The present invention provides a novel system for producing hydroelectric power incorporating the principles of the operating mechanics of run-of-the-river system and storage system processes, eliminating the limitations existing in both. This is accomplished by moving the process to a controlled environment and creating the necessary conditions for efficient electricity producing systems.

BRIEF SUMMARY OF THE INVENTION

This green energy hydroelectric plant named the CONTROLLED MOMENTUM HYDRO-ELECTRICAL SYSTEM (COMHES), is a standalone, self-contained, operated under a controlled environment, with flexible configuration for production of electricity at a large or small scale; more particularly, not dependent on natural watercourses or manmade lakes for the controlled released of water volumes through a slopping channel, or river water channeling, for the generation of necessary water velocities for the production of electricity. By removing the variables and unpredictability of Mother Nature associated with natural watercourses and creating an artificial environment, where the water velocities and water head are parametrically designed, allows for the combination of a multiplicity of HKT-Wheels to receive simultaneous impulse force in a correlated field in motion. The COMHES comprises: an enclosed water reservoir, of varied dimensions according to each designed load capacity, of metal or fiber/carbon composite or any other material determined as the interior surface and concrete reinforced construction; containing the necessary water volume for the generation of electricity. The interior floor base will house a plurality of waterwheels/propellers which will harvest the kinetic energy created by the water acceleration by multiple mechanical devices, converting the kinetic energy to mechanical energy. The velocities will be created by water recirculation through centrifugal Turbopumps, essentially forming a venturi. The water velocity will be manually controlled; therefore, the conversion to mechanical energy will be proportional to the determined velocity within the water reservoir and directed toward power generators designed with optimum parameters for power generation. By controlling at will the parameters inside the hydropower generation apparatus, it will allow power generators to be interchangeable among systems of similar capacity.

DESCRIPTION OF DRAWINGS

The following description of the main component parts and the mechanical explanation of the invention will be made by way of explanation with reference to the accompanying drawings identifying the distinct embodiment of civil, electrical, and mechanical nature constructed or installed in accordance with the teachings of the present invention, distinguished by sequenced letters.

There is a total of Eight Drawings related to this patent application:

a. FIG. 1 is a full perspective sectional plan view (Bird's eye View) of the invention.

----------

## Exercises to complete
**A.** From the hydroelectric patent excerpt, give back the passage that opens with the words containing "DESCRIPTION OF DRAWINGS" and closes with "of the invention.", copied word for word.
**B.** According to the hydroelectric patent excerpt, the accompanying drawings identify a distinct embodiment of which natures? List them.

## Supplied records
----------

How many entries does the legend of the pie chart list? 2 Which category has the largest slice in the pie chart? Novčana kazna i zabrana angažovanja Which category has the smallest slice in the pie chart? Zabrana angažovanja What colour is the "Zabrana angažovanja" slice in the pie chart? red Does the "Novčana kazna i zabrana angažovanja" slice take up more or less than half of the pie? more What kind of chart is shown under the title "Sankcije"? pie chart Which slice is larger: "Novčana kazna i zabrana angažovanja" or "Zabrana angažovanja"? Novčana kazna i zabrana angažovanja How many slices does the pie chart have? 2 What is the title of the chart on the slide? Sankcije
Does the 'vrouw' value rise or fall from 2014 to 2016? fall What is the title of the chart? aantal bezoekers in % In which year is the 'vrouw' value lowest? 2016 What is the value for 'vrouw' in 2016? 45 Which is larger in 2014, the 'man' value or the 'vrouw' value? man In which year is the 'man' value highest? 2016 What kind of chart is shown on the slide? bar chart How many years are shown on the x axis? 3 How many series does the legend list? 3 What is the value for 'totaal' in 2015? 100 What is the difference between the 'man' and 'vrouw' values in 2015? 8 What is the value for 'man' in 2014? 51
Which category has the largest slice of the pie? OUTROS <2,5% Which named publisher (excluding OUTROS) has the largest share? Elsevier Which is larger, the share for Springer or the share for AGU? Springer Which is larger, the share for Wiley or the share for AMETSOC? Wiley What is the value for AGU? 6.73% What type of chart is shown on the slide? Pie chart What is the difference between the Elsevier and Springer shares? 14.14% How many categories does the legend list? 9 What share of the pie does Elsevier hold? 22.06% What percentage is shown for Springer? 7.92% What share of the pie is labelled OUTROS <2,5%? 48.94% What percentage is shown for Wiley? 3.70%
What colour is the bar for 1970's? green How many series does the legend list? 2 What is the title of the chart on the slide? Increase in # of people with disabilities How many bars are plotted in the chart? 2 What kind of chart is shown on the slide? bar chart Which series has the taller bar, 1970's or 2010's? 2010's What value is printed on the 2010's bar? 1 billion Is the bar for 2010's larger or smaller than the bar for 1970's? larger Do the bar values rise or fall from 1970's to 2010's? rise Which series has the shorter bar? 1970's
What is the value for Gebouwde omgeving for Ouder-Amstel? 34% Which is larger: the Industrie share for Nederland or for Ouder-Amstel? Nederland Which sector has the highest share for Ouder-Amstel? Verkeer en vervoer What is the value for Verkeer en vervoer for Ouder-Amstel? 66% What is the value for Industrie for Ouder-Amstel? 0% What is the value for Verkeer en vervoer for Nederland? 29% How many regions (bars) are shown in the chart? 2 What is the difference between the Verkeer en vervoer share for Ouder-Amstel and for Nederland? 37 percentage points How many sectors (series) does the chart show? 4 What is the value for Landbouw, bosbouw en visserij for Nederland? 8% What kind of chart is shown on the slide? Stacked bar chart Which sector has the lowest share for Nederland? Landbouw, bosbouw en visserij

----------

## Expected results
**A.**
DESCRIPTION OF DRAWINGS

The following description of the main component parts and the mechanical explanation of the invention will be made by way of explanation with reference to the accompanying drawings identifying the distinct embodiment of civil, electrical, and mechanical nature constructed or installed in accordance with the teachings of the present invention, distinguished by sequenced letters.

There is a total of Eight Drawings related to this patent application:

a. FIG. 1 is a full perspective sectional plan view (Bird's eye View) of the invention.

**B.**
- civil
- electrical
- mechanical